Engineers need your help.

[eigen]

I am trying to show that Legendre's Equation ( along with Bessels Equation, Hermite equation,Laguree Equations, some different forms of the wave equation.....)can be written in the form of the Sturn-Liouville.Unfortunately I am lost....


i think this page http://www.rh.edu/~ernesto/C_S2000/mes/Notes/mes11.html

may be showing me what I need but the notation is foreign.

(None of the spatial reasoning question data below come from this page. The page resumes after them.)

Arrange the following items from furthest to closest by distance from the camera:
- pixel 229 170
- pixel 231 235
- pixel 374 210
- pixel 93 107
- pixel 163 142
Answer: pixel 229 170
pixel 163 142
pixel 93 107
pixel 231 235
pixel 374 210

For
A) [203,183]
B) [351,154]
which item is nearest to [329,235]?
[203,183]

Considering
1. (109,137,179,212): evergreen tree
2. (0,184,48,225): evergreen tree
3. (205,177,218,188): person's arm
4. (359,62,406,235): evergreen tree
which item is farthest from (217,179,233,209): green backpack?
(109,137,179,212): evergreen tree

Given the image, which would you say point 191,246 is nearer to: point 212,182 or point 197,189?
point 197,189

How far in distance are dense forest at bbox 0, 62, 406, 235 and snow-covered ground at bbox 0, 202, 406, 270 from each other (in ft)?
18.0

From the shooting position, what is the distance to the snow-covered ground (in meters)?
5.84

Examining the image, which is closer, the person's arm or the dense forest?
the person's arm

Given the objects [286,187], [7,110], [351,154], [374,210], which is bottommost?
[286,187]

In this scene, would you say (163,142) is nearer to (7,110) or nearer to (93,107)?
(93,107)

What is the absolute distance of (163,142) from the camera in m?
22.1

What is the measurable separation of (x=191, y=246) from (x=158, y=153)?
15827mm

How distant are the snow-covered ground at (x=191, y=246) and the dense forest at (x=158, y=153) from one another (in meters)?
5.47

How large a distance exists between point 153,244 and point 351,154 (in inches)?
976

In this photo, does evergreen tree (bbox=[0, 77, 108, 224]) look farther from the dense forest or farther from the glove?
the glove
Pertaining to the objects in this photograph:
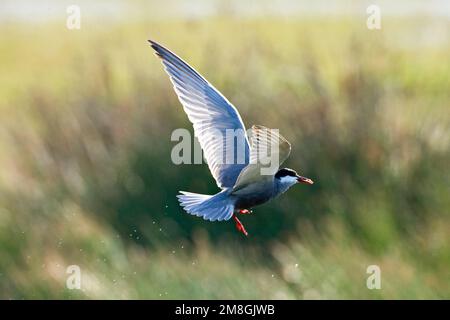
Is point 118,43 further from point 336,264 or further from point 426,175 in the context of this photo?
point 336,264

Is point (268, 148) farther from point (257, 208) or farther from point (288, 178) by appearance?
point (257, 208)

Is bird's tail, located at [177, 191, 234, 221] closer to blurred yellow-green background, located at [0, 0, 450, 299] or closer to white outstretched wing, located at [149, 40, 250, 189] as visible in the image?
white outstretched wing, located at [149, 40, 250, 189]

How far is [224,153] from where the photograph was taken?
14.8 feet

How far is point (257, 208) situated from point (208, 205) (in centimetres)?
375

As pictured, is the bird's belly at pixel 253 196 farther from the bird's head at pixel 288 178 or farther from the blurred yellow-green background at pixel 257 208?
the blurred yellow-green background at pixel 257 208

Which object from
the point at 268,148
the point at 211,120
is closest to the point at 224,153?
the point at 211,120

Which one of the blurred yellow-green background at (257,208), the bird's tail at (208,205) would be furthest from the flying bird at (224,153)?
the blurred yellow-green background at (257,208)

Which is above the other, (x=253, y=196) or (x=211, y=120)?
(x=211, y=120)

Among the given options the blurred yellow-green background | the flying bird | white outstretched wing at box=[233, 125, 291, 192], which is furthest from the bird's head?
the blurred yellow-green background

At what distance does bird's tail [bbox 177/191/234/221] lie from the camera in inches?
163

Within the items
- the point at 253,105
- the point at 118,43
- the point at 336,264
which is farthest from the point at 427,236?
the point at 118,43

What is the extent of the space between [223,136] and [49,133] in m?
→ 4.87

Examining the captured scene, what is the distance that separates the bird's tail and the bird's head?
181 millimetres

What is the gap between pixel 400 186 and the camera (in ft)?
24.1
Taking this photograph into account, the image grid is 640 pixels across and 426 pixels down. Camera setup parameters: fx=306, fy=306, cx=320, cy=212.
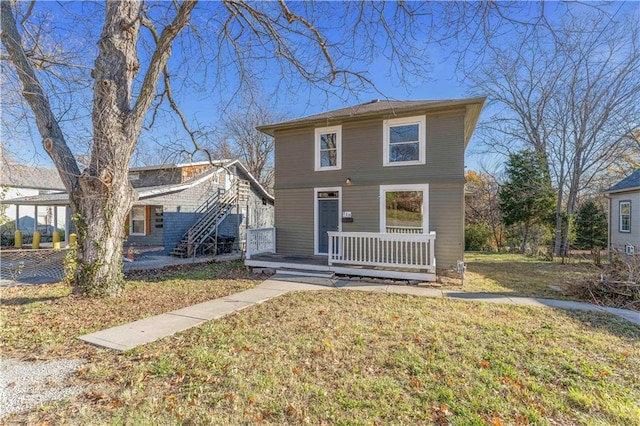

This is Homework so I am just looking for that little hint.

 

[FreemanHL2]

It appears as though helping you with your homework may be to much work for the helpers 🙂.

 

[CycloWizard]

Haha... I had to do this last semester. Too many polynomials if you ask me. 😛

From your link, the very first equation is the definition of the SL-BVP if I remember correctly. Thus, all you need to do is show in which cases the Bessel/Legendre/etc equation can be put in this form. The key for Bessel is that it occurs in cases of axisymmetry, particularly when you have cylindrical coordinates. Legendre typically occurs when you use spherical coordinates. I can't remember when Hermite and Laguere come up, as I never actually needed them to solve any real problems. The geometry arises in the laplacian term (del^2*phi), and for cylindrical would be 1/r*d/dr(r*dphi/dr) to get the Bessel equation. For spherical, 1/r^2*d/dr(r^2*dphi/dr). Hope that helps.

 

[eigen]

Originally posted by: CycloWizard
Haha... I had to do this last semester. Too many polynomials if you ask me. 😛

From your link, the very first equation is the definition of the SL-BVP if I remember correctly. Thus, all you need to do is show in which cases the Bessel/Legendre/etc equation can be put in this form. The key for Bessel is that it occurs in cases of axisymmetry, particularly when you have cylindrical coordinates. Legendre typically occurs when you use spherical coordinates. I can't remember when Hermite and Laguere come up, as I never actually needed them to solve any real problems. The geometry arises in the laplacian term (del^2*phi), and for cylindrical would be 1/r*d/dr(r*dphi/dr) to get the Bessel equation. For spherical, 1/r^2*d/dr(r^2*dphi/dr). Hope that helps.

Thanks for your help. I am just gonna go ask my prof,

 

[iwantanewcomputer]

wow, good luck with that

 

[eigen]

I figured it out.

 

[Lionstl]

So post your proof. We will take a look.